As you can see in the video above, he won't exactly wow anyone running sideline to sideline. Still, he is an instinctive linebacker with special teams promise who could help the Eagles' linebacker depth. I like him in the fifth round to be a replacement for Joe Walker.
John McClain of the Houston Chronicle listed Jackson as a Combine "loser."
A ball hawk in college, he was projected to be the second player drafted at his position entering the combine, but his 4.56 40 will cause some teams to look closer at his tape. At 6-1, 191, he’s got excellent size, and he played faster at Iowa than he showed Monday. He needs to run faster at his pro day.
The Eagles don't have much of a need for a cornerback, but if teams are scared off by Jackson's bad 40 time and he's available at pick No. 32, the Eagles should be ecstatic.
Leading up to the Eagles-Vikings NFC Championship Game, we noted that the Eagles' defense was every bit as good as the Vikings' defense because of their ability to generate turnovers. Jackson was the best ball hawk in 2017, by far, in this cornerback class.
Jackson led the country both in passes defensed (26) and interceptions (8). As you can see in the video above, Jackson is making plays, not benefiting by lucky interceptions.
Cornerback is a position where an overabundance of depth isn't the worst thing. If there's a premier corner who fits your style of defense, just take him.
McFadden's size is outstanding.

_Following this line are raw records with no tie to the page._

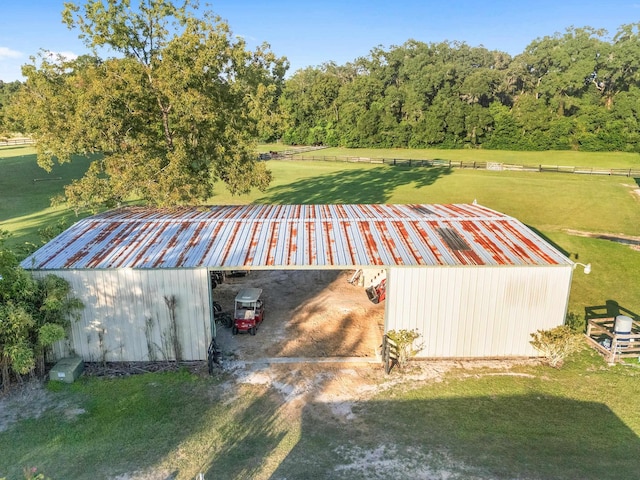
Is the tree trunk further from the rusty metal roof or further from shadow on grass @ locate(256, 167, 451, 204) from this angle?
shadow on grass @ locate(256, 167, 451, 204)

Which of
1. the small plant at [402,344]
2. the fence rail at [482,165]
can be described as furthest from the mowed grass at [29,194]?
the fence rail at [482,165]

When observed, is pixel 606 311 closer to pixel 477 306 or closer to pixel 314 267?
pixel 477 306

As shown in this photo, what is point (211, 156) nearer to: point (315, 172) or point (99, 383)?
point (99, 383)

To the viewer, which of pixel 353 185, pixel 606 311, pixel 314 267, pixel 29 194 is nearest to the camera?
pixel 314 267

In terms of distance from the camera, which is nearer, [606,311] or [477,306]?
[477,306]

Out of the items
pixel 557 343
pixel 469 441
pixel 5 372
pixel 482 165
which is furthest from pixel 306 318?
pixel 482 165

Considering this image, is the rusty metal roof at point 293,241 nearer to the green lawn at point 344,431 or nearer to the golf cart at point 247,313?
the golf cart at point 247,313

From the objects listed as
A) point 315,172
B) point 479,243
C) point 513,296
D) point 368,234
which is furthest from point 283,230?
point 315,172

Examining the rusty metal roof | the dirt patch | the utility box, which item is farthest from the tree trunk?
the rusty metal roof
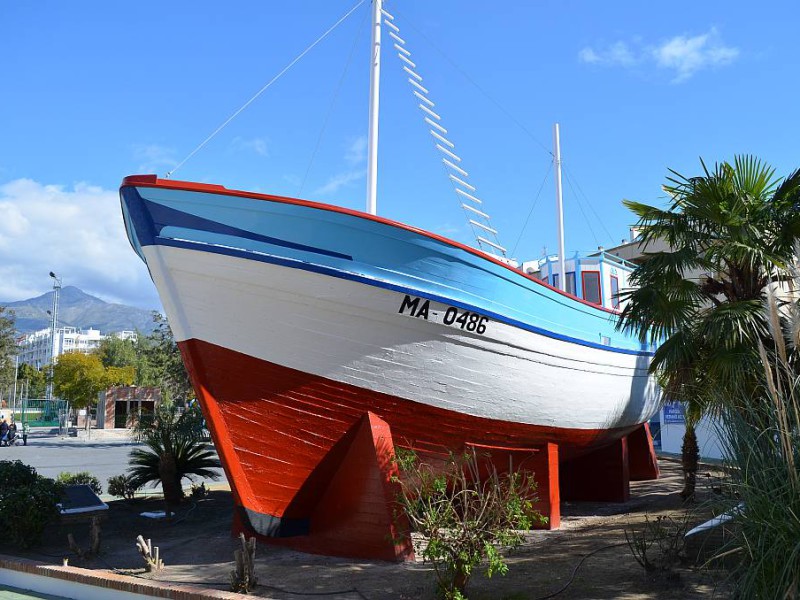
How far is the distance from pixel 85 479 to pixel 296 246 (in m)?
8.84

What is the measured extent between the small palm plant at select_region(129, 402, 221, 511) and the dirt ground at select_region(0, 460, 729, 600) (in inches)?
42.8

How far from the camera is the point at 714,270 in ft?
28.7

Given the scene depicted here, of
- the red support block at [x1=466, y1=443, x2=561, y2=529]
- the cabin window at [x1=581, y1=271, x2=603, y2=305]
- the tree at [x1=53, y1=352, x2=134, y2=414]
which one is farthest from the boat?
the tree at [x1=53, y1=352, x2=134, y2=414]

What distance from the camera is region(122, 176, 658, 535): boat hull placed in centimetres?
700

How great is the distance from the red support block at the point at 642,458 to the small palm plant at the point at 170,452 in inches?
396

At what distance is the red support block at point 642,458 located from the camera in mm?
16062

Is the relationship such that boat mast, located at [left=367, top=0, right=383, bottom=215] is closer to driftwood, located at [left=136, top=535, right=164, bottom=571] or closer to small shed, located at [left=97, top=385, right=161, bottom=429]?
driftwood, located at [left=136, top=535, right=164, bottom=571]

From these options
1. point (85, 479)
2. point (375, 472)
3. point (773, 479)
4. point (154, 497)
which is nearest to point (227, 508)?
point (154, 497)

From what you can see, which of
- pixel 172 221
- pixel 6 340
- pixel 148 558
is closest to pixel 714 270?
pixel 172 221

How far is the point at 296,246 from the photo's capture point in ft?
23.1

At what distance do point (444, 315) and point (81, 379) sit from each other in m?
46.7

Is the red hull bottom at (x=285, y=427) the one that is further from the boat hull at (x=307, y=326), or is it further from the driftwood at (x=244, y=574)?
the driftwood at (x=244, y=574)

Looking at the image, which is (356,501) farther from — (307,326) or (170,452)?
(170,452)

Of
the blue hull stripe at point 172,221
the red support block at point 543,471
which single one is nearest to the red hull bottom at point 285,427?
the blue hull stripe at point 172,221
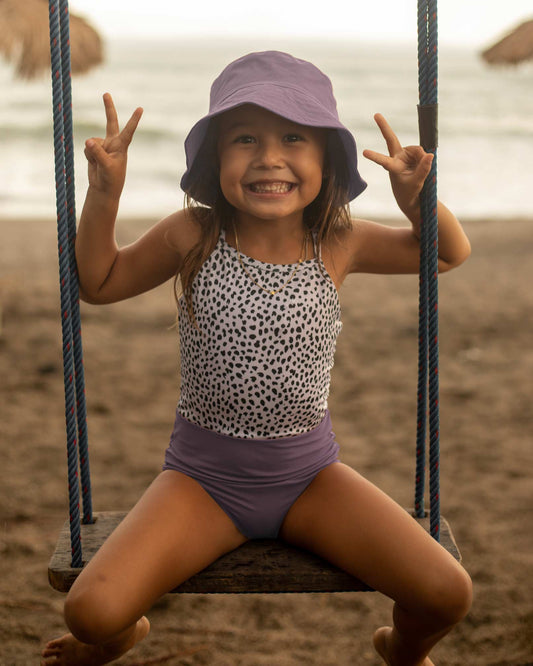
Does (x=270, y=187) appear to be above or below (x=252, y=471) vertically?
→ above

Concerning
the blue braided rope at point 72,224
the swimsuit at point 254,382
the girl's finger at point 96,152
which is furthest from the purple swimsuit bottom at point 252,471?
the girl's finger at point 96,152

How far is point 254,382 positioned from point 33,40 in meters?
6.03

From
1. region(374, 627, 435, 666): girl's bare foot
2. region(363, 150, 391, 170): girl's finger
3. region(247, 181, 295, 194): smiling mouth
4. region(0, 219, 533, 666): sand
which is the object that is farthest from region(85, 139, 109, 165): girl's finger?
region(0, 219, 533, 666): sand

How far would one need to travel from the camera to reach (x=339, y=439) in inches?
163

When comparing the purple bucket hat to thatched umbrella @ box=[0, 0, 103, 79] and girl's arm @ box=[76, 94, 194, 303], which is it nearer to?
girl's arm @ box=[76, 94, 194, 303]

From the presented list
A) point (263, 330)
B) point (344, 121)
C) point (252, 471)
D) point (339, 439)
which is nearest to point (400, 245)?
point (263, 330)

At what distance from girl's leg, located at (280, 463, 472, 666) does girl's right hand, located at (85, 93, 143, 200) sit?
0.76 metres

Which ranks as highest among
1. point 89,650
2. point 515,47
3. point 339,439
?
point 515,47

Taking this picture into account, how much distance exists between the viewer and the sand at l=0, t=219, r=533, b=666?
102 inches

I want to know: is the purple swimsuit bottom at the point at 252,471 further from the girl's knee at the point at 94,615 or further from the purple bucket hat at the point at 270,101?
the purple bucket hat at the point at 270,101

His 40 time? Not so much.
At the 2018 Combine, McFadden ran an awful 4.67 40. That was the second-worst time among all corners competing.
In the 2017 NFL Draft, the Eagles drafted Rasul Douglas, who tied for the NCAA lead in interceptions in 2016, with 8. The player he tied with was McFadden. While McFadden had 8 picks in 2016, he had none in 2017.
Coming out of high school, McFadden was a five-star recruit, but he struggled at times at FSU. While he produced a high number of turnovers in 2017, he also gave up five touchdowns that season, and there are additional concerns about his willingness to tackle.
Still, it's clear that he has great ball skills, and he's very effective in press coverage at the line of scrimmage. Again, the Eagles don't have a huge need for corners, but if McFadden somehow fell to the fourth round (I doubt that happens), the Eagles would be wise to snap him up.